BRIEF A.
Using the text about Trump and Project 2025, decide whether each statement agrees with it. Answer yes or no for each and quote the text's deciding words.
(i) Steve Bannon flourished for seven months in Trump's first administration.
(ii) Trump openly embraced the Project 2025 blueprint during the campaign.
(iii) Apart from economic nationalism, Trump acted as a policy freelancer in his first administration.
BRIEF B. In the text about Trump and Project 2025, what does Trump call the approach by which he has made a mark in his life?

DOCUMENT SEGMENT.
▶
A staffer in Donald Trump’s first administration once said that Trump sees unpredictability as one of his great strengths. Trump’s stern dismissal of the Heritage Foundation’s 900-page “Project 2025” blueprint during the campaign was one example of how a person would act if he did not want you to know his next move. Now that Trump is president-elect, businesspeople are understandably eager to find some predictability in the near future. For lack of any better option, “Project 2025” is again being looked at for clues following some statements from pro-Trump commentators that it is, after all, the real blueprint for the next four years.
The most interesting of these commentators is Steve Bannon. Bannon is doing now what he did in 2016: forcefully pushing an agenda and hoping people will believe it is Trump’s as well as Bannon’s. So it is worth remembering what happened with Bannon in the first administration: He rose quickly, he flourished briefly (7 months), and then he tumbled very far. For a leader who cherishes his own unknowableness, it is useful to have underlings claiming that they know his mind and generating ideas accordingly, but such people and ideas can be abandoned — indeed they must be abandoned occasionally, or the president’s power of unknowability will be lost. Trump has made a mark in a long and dramatic life by what he calls “weaving.” Having secured an extraordinary victory by such methods, he is unlikely to switch approaches now. Apart from his core belief in economic nationalism, Trump was a policy freelancer in his first administration. His own officials simply had to try to keep up. There is little reason to suppose this term will be different, at least until Trump becomes a lame duck and the Republican party, with a strong position in Congress and the justice system, begins to define its post-Trump identity.
◀
(Records in a dataset)
▶
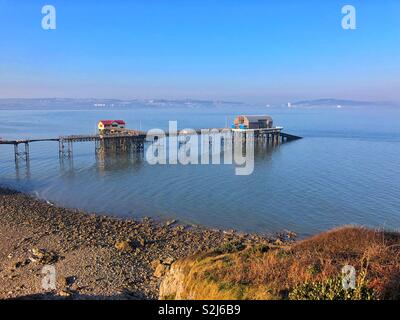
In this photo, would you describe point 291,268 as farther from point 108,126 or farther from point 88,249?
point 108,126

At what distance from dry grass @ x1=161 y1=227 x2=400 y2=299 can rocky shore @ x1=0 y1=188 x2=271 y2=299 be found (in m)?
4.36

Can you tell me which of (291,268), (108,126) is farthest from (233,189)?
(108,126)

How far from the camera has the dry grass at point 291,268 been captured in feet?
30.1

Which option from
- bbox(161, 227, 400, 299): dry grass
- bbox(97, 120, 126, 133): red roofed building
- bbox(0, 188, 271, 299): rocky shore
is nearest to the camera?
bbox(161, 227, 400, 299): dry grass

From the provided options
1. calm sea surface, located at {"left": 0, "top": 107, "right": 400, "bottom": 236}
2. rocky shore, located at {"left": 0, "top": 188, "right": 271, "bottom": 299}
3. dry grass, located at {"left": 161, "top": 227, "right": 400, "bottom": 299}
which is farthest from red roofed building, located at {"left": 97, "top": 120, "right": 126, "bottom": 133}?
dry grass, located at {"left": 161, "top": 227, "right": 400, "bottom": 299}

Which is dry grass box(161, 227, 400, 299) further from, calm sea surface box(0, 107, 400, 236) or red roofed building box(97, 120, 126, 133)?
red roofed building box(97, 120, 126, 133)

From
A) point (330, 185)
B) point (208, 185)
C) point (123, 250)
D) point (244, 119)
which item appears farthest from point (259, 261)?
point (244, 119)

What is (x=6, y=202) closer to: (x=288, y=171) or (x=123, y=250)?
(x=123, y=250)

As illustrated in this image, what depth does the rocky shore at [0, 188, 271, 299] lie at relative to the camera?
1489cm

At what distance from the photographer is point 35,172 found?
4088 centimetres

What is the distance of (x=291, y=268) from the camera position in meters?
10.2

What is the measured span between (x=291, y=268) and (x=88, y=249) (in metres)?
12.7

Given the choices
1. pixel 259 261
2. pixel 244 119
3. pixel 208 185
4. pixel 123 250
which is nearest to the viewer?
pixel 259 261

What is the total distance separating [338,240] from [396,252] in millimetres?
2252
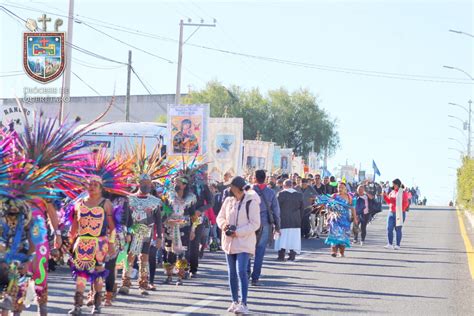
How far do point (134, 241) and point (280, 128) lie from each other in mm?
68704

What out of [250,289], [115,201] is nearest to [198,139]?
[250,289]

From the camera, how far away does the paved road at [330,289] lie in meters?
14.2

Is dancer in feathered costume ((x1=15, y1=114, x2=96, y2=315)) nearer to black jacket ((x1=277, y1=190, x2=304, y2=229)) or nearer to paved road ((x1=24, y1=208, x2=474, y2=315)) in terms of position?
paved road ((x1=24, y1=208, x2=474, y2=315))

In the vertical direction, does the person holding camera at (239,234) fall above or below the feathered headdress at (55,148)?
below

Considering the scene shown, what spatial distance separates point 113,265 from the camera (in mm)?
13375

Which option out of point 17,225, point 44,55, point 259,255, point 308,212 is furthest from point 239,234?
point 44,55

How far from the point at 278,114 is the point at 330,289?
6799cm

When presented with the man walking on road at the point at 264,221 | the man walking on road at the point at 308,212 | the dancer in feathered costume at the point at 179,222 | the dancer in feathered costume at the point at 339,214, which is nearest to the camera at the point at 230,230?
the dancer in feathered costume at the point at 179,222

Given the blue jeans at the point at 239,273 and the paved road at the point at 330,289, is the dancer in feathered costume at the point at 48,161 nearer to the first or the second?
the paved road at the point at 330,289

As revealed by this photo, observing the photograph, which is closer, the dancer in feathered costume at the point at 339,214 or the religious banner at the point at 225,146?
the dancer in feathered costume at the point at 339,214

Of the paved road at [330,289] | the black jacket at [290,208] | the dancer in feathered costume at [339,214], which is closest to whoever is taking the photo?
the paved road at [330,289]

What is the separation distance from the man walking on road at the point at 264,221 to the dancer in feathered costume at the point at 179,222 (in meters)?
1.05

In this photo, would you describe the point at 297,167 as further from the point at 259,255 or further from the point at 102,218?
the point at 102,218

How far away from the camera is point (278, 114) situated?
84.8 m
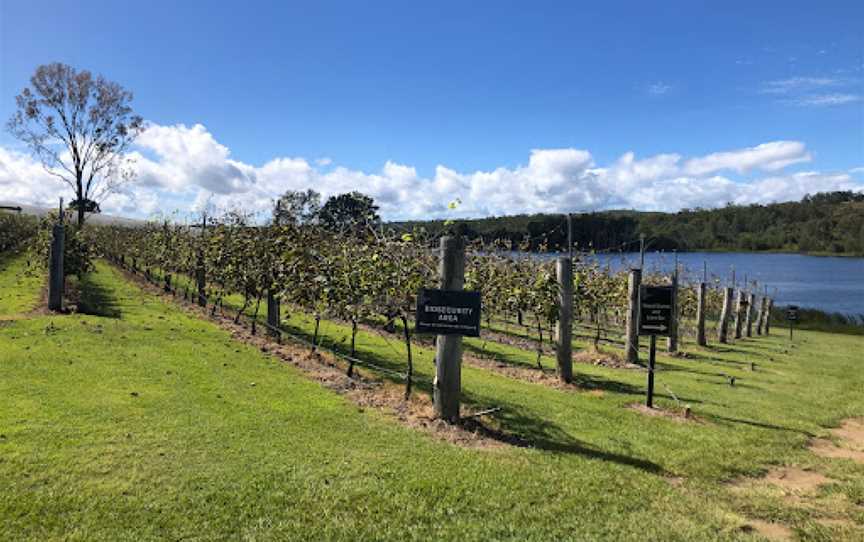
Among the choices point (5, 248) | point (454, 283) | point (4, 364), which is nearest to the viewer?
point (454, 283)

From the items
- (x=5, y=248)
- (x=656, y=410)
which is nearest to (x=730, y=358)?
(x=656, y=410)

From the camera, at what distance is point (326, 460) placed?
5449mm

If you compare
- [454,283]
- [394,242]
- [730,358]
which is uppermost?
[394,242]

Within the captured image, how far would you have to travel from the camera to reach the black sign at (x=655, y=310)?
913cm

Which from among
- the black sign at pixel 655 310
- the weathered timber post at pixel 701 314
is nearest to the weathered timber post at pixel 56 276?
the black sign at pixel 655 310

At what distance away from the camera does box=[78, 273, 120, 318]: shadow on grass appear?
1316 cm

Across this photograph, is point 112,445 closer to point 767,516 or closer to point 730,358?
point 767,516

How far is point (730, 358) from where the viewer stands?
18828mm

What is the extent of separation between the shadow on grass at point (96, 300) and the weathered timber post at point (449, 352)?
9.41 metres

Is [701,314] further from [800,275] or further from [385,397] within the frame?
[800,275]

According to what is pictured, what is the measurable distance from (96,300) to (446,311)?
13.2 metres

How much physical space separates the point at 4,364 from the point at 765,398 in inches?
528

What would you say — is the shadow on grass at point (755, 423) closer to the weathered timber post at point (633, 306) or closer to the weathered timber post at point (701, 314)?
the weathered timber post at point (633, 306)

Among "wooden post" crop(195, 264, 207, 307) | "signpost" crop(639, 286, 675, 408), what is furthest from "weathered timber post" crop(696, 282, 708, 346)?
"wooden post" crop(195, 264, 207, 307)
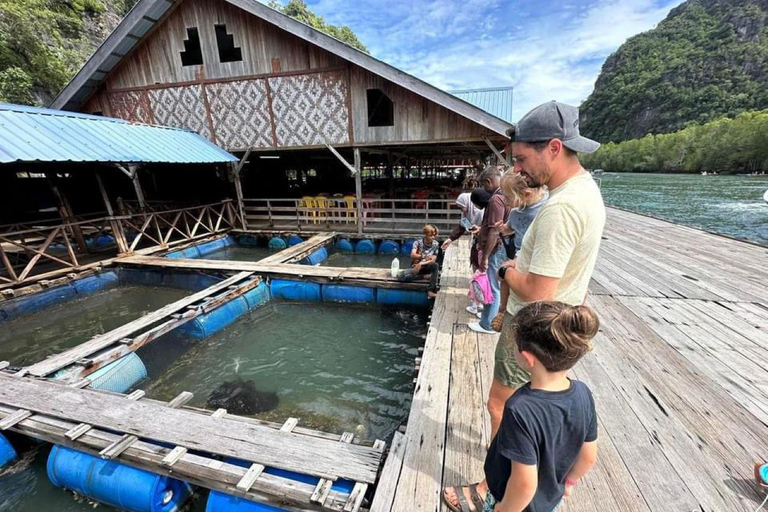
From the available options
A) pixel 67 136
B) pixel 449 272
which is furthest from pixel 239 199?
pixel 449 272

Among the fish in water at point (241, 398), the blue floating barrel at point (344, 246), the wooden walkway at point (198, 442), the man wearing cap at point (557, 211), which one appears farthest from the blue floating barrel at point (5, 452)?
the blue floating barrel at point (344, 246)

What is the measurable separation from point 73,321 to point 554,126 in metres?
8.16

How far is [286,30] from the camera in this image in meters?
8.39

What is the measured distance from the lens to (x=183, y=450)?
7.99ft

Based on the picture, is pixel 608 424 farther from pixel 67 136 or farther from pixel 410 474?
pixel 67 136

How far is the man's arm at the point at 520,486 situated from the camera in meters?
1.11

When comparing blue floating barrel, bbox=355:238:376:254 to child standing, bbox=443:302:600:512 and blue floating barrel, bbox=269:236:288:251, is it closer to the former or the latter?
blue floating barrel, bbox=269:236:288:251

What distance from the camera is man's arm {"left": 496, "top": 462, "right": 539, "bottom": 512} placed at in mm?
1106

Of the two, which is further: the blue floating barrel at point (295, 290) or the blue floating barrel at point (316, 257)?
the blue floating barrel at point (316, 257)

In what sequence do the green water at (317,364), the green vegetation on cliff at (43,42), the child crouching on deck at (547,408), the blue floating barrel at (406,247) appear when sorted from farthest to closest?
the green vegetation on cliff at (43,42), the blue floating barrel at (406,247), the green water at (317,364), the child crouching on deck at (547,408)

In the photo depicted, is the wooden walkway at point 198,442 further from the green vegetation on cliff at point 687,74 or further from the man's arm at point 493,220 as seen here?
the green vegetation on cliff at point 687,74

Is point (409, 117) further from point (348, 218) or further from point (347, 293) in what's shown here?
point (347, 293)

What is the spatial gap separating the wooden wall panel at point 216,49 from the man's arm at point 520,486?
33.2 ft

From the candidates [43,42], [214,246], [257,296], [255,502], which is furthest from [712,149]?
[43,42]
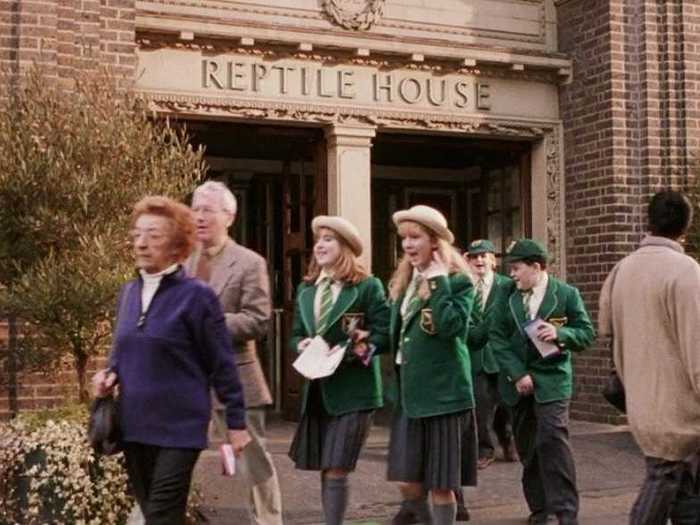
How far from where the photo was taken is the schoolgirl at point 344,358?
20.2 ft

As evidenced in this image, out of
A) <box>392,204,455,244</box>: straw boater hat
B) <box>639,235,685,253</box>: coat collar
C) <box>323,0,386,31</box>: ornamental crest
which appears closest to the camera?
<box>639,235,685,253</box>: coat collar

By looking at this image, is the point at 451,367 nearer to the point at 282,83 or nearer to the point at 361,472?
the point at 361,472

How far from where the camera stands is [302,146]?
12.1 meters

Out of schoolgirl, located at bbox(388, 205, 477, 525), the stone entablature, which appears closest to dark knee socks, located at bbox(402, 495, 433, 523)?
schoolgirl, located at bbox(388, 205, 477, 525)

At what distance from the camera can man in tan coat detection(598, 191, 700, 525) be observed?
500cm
◀
▶
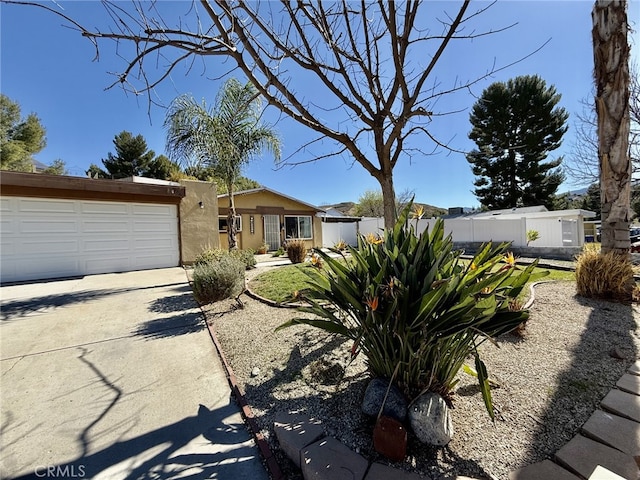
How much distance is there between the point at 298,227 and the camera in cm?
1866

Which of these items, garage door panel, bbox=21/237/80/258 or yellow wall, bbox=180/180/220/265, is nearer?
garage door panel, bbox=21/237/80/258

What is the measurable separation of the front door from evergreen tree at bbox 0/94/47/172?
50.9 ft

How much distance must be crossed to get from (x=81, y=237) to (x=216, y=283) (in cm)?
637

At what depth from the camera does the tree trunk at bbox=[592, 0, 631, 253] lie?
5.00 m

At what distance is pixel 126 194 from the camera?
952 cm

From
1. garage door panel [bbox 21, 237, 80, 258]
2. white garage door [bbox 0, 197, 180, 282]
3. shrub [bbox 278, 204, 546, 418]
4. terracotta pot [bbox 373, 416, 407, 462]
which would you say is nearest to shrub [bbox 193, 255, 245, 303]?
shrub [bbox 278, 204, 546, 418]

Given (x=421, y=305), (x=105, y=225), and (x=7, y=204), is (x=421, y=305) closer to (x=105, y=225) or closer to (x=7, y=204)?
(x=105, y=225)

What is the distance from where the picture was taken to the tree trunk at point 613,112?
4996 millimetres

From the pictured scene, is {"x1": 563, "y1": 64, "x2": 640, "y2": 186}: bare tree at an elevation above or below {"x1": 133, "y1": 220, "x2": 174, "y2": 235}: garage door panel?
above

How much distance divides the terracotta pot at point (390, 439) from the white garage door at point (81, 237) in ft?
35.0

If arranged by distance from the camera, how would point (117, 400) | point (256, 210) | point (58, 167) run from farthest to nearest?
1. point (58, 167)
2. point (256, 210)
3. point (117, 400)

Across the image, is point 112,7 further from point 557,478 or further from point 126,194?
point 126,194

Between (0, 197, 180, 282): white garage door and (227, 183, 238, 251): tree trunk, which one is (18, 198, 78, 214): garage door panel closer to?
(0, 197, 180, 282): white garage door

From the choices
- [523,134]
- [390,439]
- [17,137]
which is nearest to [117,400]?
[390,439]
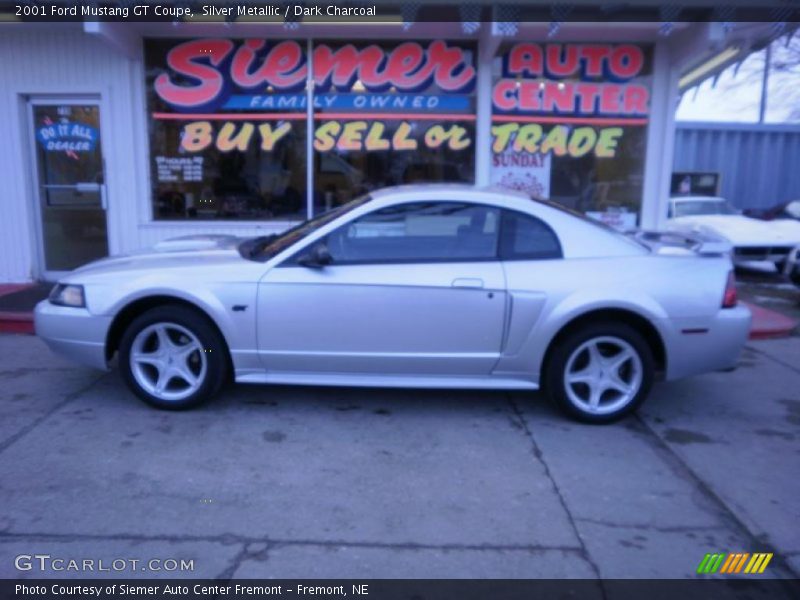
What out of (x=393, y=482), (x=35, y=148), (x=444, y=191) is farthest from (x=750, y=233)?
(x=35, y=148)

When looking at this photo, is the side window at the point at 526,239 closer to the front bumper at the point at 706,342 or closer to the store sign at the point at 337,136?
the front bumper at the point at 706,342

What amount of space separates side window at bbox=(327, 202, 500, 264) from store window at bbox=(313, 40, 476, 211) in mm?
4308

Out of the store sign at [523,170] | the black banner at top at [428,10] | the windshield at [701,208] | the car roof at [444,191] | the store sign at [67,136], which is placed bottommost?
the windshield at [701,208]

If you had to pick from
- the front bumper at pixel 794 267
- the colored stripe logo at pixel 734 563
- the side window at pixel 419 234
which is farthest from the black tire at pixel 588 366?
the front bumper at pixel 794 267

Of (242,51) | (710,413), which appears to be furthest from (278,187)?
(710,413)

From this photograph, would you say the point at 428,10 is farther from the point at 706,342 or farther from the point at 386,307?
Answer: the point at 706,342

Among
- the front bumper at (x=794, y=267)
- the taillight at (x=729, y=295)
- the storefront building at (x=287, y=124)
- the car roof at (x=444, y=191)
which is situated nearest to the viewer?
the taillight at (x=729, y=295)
◀
▶
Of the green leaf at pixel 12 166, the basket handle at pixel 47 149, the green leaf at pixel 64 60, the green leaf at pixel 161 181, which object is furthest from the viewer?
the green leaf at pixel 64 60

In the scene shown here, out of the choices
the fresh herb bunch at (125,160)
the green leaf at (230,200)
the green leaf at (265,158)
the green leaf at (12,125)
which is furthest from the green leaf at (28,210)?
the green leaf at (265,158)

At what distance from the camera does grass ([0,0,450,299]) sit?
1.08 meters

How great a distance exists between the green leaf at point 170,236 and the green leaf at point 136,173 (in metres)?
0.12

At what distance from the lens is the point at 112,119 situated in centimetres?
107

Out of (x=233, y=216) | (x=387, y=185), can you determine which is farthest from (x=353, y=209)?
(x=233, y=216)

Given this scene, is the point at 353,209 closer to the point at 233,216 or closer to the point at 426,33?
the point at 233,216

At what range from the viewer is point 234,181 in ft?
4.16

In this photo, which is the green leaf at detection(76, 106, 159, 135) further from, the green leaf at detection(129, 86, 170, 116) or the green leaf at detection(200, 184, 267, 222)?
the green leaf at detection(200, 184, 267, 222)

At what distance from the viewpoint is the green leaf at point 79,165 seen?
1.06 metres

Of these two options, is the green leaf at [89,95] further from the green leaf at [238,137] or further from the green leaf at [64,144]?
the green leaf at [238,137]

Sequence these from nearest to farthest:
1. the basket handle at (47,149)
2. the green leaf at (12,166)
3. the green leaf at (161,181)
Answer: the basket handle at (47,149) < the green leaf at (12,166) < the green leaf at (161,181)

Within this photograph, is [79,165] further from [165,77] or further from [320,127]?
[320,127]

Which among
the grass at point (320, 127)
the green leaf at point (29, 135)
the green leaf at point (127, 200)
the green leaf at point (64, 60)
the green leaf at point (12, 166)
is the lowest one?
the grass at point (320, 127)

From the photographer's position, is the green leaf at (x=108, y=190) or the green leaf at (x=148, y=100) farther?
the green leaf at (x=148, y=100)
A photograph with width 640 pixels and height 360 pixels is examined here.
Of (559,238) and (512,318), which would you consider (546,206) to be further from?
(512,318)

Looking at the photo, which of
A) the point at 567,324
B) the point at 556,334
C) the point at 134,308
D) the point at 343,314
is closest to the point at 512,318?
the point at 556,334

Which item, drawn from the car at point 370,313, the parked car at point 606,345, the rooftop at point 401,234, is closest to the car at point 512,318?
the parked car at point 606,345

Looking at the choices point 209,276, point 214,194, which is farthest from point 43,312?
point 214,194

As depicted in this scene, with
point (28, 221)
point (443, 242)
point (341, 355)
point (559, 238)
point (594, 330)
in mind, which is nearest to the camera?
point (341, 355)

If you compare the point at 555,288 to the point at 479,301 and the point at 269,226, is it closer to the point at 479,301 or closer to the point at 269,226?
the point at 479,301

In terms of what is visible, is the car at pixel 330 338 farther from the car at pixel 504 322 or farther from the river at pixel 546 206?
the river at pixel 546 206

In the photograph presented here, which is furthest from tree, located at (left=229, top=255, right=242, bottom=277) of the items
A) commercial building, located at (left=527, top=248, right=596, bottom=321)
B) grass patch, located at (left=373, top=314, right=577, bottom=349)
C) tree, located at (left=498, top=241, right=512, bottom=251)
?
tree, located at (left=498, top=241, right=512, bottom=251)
◀
PROBLEM SOLUTION A.
(i) Yes: "he flourished briefly (7 months)"
(ii) No: "Trump’s stern dismissal of the Heritage Foundation’s 900-page “Project 2025” blueprint during the campaign"
(iii) Yes: "Apart from his core belief in economic nationalism, Trump was a policy freelancer in his first administration."

PROBLEM SOLUTION B. He calls it "weaving."